Powers normally seems to prefer novels to spin out his detailed, involving tales, so short-story collections are rare and generally quite short. This is no different, but the density of imagination in the stories collected here makes this brief collection (less than 200 pages) seem much more filling than its length would suggest. All of the stories are filled with the wealth of invention and attention to detail that marks Powers' work; the general introduction and afterwords to each story supply fascinating insight into the inspiration for the stories.

Los Angeles, Powers' preferred locale when he's not travelling through time and space, is the setting for five of the six stories. The sixth and last, "A Time to Cast Away Stones," returns us to the horrifying early 19th-century world of Powers' novel The Stress of Her Regard, focusing on the fascinating Trelawny, a fellow traveller with Byron and Shelley who would live to be an occasional confidante of the Pre-Raphaelites, and who is noteable for almost wholly inventing a biography for himself that survived unchallenged for nearly 80 years. Highly recommended.

Saturday, March 24, 2012

Hollywood Undead

They Thirst by Robert McCammon (1981; this edition 1988): McCammon may have been the most Kingian (Kingesque?) horror novelist of the late 1970's and early 1980's, probably because of sensibilities shared with Stephen King and not out of simple imitation. He was good at creating sympathetic characters and then running them through the grinder, and most of his 1970's and 1980's output seems to echo one Stephen King novel or another, and sometimes two or three at the same time. They Thirst seems to have been bounced off both Salem's Lot and The Stand as well as Dracula. Certainly the Vampire King -- Conrad Vulkan, a Hungarian prince who 'died' in the 14th century -- recalls Bram Stoker's Dracula more than he does any of King's vampires. But this vampire has specific, on-stage help from Satan, or at least an adequate stand-in, as a powerful supernatural being referred to as the Headmaster (a name that doesn't really work in the 'Inspires Dread' category) is backing the Vampire King's play for earthly dominion with some heavy magical mojo.

McCammon's cleverest idea here lies in his choice of location for the Vampire King's D-Day: Los Angeles.

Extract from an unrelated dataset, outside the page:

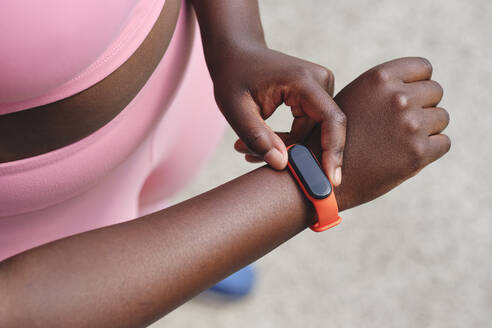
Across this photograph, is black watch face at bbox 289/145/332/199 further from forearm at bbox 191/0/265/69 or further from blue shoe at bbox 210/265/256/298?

McCammon's vampires can't tolerate sunlight, but Los Angeles appeals to the Vampire King because he/it, having been 'turned' at the age of 17, is forever obsessed with youthfulness. Los Angeles, home to both gleaming, artificial youth and a sordid, violent underbelly, is a perfect match for this vampire. No old people need apply for admission to this army of vampires. I'd guess no fat chicks either.

The vampires herein exist within a supernatural framework: they are most definitely not viral in origin. Set against the vampires are a ragtag but plucky mismatched group of heroes (is there any other kind of group in popular culture?) who must work together to save the planet from becoming a scrumptious, bloodsoaked buffet: a terminally ill Roman Catholic priest; an 11-year-old boy who loves monster movies; a successful but troubled young comedian; a middle-aged cop who escaped from vampires in his childhood home in Hungary; a mystical young woman; and a handful of other supporting characters. The last third of the book sails straight into the epic, recalling King's The Stand in its elevation of the stakes of the battle. The climax is apocalyptic: McCammon doesn't back down.

I can see why McCammon withdrew this, his fourth novel, from publication for nearly 20 years, citing the idea that his early novels, while good, marked a writer who was still learning. There's much that's derivative in They Thirst, and a bit that's silly, but McCammon's strength at propulsive plotting and at sympathetically drawn characters makes this well worth seeking out. Recommended.